**Task requirements**
(a) In the XML data binding article below, rewrite the paragraph beginning "The ability to work with unmarshaled XML documents" as a short bulleted list that keeps its main facts.
(b) The XML data binding article below names the kinds of code the author doesn't want to write to work with XML data. List each of them, along with any spelled-out name the article gives.
(c) Carry on the XML data binding article below, starting right after its final paragraph.

Use XML data binding to do your laundry

Explore JAXB and Castor from the ground up

Let's face it; XML by itself is just another data format that is annoying to access from your Java programs. Don't get me wrong; I appreciate XML for its portability, its separation of data and presentation, and its human and computer readability. However, I just can't be bothered writing DOM (Document Object Model), SAX (Simple API for XML), or even JDOM code to programmatically work with XML data. I have better things to do with my precious programming time.

What I need is a summer intern: someone who can get me lunch and do my dirty work for me -- like writing Java classes that correspond to every XML document type I work with. These Java classes could turn XML documents into my program's objects. Each XML tag would map to an object attribute, and a tag's contents would be the attribute value. Then, for a real challenge, I'd ask my intern to provide a marshal method in each Java class.

"Who's Marshal?" the intern might ask.

"A military officer who marshals things, arranges things in methodical order," I'd explain smugly.

Marshaling a Java object means converting it to XML format for storage or for sending. It's like when you fold your socks to put them neatly away -- which, come to think of it, is something else my intern could do. Later, when you or someone else wears those socks again, it's like turning an XML document back into useable Java objects -- unmarshaling. And you'll agree that, when you wake up in the morning, it's nice to find a basket full of neatly folded socks.

This is the classic marshal and unmarshal diagram, but for fun, this one illustrates my socks analogy.

Marshaling and unmarshaling

The ability to work with unmarshaled XML documents would be great because I could use and maintain regular Java objects much more easily and naturally than I could with a bunch of XML parsing code. My unmarshaled Java objects could even validate attributes based on the original XML Schema constraints. This validation would include type checking and verifying range values. I would have a way to programmatically construct a Java object that could save itself as an XML document valid against a certain XML Schema. Now we're talking! But what about performance? Using these unmarshaled objects, my application would be faster than SAX parsing and require less memory than DOM parsing.

Do you want to work as my intern this summer? I know what you're thinking: writing the marshal, unmarshal, and validating-accessor methods based on schema constraints would be a long and tedious task. In addition, every time I changed my XML Schema, you'd have to update this code. Doing my laundry wouldn't be much fun either. Doesn't matter; I don't want to baby-sit and entertain an intern all summer anyway. I've got better things to do!

**Information shown**
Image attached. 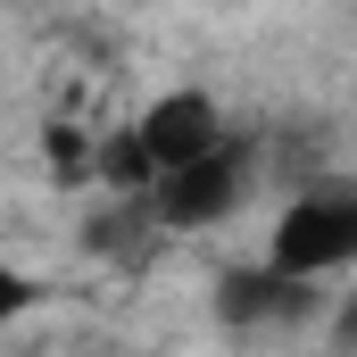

**Task answers**
(a)
- Unmarshaled Java objects would be easier and more natural to use and maintain than XML parsing code.
- They could validate attributes against the original XML Schema constraints, including type checking and range values.
- A Java object could be built in code and then save itself as an XML document valid against a given XML Schema.
- An application using these objects would be faster than SAX parsing and use less memory than DOM parsing.

(b)
- DOM (Document Object Model)
- SAX (Simple API for XML)
- JDOM

(c)
What if I told you that there already are XML data-binding frameworks that can generate this type of marshaling and unmarshaling code for you? Just feed in a DTD (document type definition) or an XML Schema and -- presto! -- you have Java classes that can marshal, unmarshal, and check data constraints. And like many Java XML tools, these frameworks are mostly free. In this article, we'll examine two such frameworks: Sun's Java Architecture for XML Binding (JAXB) and Castor from the Exolab Group.

XML data constraints: DTD versus XML Schema

A valuable XML concept is the ability to define your own XML vocabulary. An XML vocabulary is an industry-specific XML information model or document type that you define for XML data sharing. In other words, you define constraints that specify what a particular group of XML documents should always look like. Document creators, programmers, graphic designers, and database specialists use a constrained document type as the basis for creating compatible application pieces. This parallel collaboration around a document type is easy because everyone knows ahead of time what the constrained XML documents will look like.

You can define an XML vocabulary by constraining XML in two different ways. The original method from the XML specification uses a DTD. The new and improved approach uses the recently formalized W3C (World Wide Web Consortium) Recommendation, XML Schema.

For example, in this article, I will define an XML vocabulary for describing socks. I'm a sock expert, since I wear socks almost every day, and so I know exactly what information is needed to fully describe a sock collection. Every sock in my definition has the following descriptive properties: number, name, image, color, price, and smell.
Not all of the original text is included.